Supplied data:
══════════════════════════════

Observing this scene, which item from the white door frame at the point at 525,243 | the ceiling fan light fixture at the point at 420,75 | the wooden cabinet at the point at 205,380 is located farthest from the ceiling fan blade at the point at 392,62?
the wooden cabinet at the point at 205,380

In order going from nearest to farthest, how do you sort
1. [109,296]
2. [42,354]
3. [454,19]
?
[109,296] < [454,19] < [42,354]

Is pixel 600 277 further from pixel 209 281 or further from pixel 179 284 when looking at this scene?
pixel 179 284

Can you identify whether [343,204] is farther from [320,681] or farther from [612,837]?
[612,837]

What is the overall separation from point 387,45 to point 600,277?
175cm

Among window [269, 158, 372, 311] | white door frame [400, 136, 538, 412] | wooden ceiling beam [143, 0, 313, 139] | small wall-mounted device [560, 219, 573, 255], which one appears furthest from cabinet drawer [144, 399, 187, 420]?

══════════════════════════════

What is needed: Reproduce the entire listing above word for word, from the first line through the last, changing nothing.

Solved problem:
Observing this scene, which item from the white door frame at the point at 525,243 | the ceiling fan light fixture at the point at 420,75 | the wooden cabinet at the point at 205,380 is located farthest from the ceiling fan blade at the point at 392,62?
the wooden cabinet at the point at 205,380

In order going from nearest to farthest, how do you sort
1. [109,296]
2. [42,354]
3. [454,19]
?
[109,296] < [454,19] < [42,354]

Is pixel 600 277 further from pixel 209 281 or further from pixel 179 284 when looking at this scene?
pixel 179 284

Can you identify whether [343,204] is farther from [320,681] or farther from [612,837]?
[612,837]

What is the overall separation from point 387,45 to point 600,277?
175cm

Among window [269, 158, 372, 311] | white door frame [400, 136, 538, 412] | wooden ceiling beam [143, 0, 313, 139] | small wall-mounted device [560, 219, 573, 255], which one appears furthest from cabinet drawer [144, 399, 187, 420]?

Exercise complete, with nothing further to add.